WORK REQUIRED – Transcribe all of the records exactly, leaving every line as it is.

'''

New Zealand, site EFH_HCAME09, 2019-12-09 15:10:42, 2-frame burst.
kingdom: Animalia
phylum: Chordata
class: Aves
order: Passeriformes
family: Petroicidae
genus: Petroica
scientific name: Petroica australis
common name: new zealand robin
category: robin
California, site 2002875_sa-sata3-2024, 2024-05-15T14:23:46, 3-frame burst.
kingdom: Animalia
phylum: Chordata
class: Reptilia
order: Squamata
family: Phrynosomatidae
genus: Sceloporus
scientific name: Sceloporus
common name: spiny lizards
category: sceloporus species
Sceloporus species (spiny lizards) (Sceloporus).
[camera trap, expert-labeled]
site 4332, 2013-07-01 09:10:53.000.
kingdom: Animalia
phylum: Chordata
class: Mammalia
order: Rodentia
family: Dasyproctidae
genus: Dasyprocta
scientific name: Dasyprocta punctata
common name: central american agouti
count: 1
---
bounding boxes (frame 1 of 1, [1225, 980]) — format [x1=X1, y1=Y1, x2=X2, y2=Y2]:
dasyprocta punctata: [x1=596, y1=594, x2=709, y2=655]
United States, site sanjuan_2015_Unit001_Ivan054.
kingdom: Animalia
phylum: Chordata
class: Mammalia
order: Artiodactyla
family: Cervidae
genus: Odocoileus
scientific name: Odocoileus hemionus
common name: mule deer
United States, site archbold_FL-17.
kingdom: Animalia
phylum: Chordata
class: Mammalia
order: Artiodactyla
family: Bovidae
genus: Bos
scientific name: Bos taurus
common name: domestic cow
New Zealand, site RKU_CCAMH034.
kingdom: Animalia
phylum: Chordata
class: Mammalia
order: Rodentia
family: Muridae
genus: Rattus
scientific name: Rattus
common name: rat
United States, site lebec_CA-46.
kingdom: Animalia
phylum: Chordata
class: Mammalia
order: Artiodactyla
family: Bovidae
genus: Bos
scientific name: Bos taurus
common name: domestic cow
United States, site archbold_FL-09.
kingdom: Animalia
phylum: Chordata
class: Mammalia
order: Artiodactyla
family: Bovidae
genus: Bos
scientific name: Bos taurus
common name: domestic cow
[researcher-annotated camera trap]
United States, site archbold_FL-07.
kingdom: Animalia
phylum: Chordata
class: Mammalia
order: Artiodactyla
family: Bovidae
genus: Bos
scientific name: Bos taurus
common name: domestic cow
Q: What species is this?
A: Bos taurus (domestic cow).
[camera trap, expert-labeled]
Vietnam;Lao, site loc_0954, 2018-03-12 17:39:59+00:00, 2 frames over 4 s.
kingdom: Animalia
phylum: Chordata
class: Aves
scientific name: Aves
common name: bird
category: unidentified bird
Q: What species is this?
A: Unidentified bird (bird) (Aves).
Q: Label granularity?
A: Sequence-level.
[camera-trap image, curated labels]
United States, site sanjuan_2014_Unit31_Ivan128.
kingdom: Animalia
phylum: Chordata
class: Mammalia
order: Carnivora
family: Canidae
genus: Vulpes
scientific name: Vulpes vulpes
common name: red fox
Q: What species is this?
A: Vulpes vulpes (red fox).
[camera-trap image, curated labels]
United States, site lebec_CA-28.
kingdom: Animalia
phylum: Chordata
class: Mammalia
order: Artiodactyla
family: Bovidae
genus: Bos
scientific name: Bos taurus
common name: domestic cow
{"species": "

'''

EXERCISE RESULT –
New Zealand, site EFH_HCAME09, 2019-12-09 15:10:42, 2-frame burst.
kingdom: Animalia
phylum: Chordata
class: Aves
order: Passeriformes
family: Petroicidae
genus: Petroica
scientific name: Petroica australis
common name: new zealand robin
category: robin
California, site 2002875_sa-sata3-2024, 2024-05-15T14:23:46, 3-frame burst.
kingdom: Animalia
phylum: Chordata
class: Reptilia
order: Squamata
family: Phrynosomatidae
genus: Sceloporus
scientific name: Sceloporus
common name: spiny lizards
category: sceloporus species
Sceloporus species (spiny lizards) (Sceloporus).
[camera trap, expert-labeled]
site 4332, 2013-07-01 09:10:53.000.
kingdom: Animalia
phylum: Chordata
class: Mammalia
order: Rodentia
family: Dasyproctidae
genus: Dasyprocta
scientific name: Dasyprocta punctata
common name: central american agouti
count: 1
---
bounding boxes (frame 1 of 1, [1225, 980]) — format [x1=X1, y1=Y1, x2=X2, y2=Y2]:
dasyprocta punctata: [x1=596, y1=594, x2=709, y2=655]
United States, site sanjuan_2015_Unit001_Ivan054.
kingdom: Animalia
phylum: Chordata
class: Mammalia
order: Artiodactyla
family: Cervidae
genus: Odocoileus
scientific name: Odocoileus hemionus
common name: mule deer
United States, site archbold_FL-17.
kingdom: Animalia
phylum: Chordata
class: Mammalia
order: Artiodactyla
family: Bovidae
genus: Bos
scientific name: Bos taurus
common name: domestic cow
New Zealand, site RKU_CCAMH034.
kingdom: Animalia
phylum: Chordata
class: Mammalia
order: Rodentia
family: Muridae
genus: Rattus
scientific name: Rattus
common name: rat
United States, site lebec_CA-46.
kingdom: Animalia
phylum: Chordata
class: Mammalia
order: Artiodactyla
family: Bovidae
genus: Bos
scientific name: Bos taurus
common name: domestic cow
United States, site archbold_FL-09.
kingdom: Animalia
phylum: Chordata
class: Mammalia
order: Artiodactyla
family: Bovidae
genus: Bos
scientific name: Bos taurus
common name: domestic cow
[researcher-annotated camera trap]
United States, site archbold_FL-07.
kingdom: Animalia
phylum: Chordata
class: Mammalia
order: Artiodactyla
family: Bovidae
genus: Bos
scientific name: Bos taurus
common name: domestic cow
Q: What species is this?
A: Bos taurus (domestic cow).
[camera trap, expert-labeled]
Vietnam;Lao, site loc_0954, 2018-03-12 17:39:59+00:00, 2 frames over 4 s.
kingdom: Animalia
phylum: Chordata
class: Aves
scientific name: Aves
common name: bird
category: unidentified bird
Q: What species is this?
A: Unidentified bird (bird) (Aves).
Q: Label granularity?
A: Sequence-level.
[camera-trap image, curated labels]
United States, site sanjuan_2014_Unit31_Ivan128.
kingdom: Animalia
phylum: Chordata
class: Mammalia
order: Carnivora
family: Canidae
genus: Vulpes
scientific name: Vulpes vulpes
common name: red fox
Q: What species is this?
A: Vulpes vulpes (red fox).
[camera-trap image, curated labels]
United States, site lebec_CA-28.
kingdom: Animalia
phylum: Chordata
class: Mammalia
order: Artiodactyla
family: Bovidae
genus: Bos
scientific name: Bos taurus
common name: domestic cow
{"species": "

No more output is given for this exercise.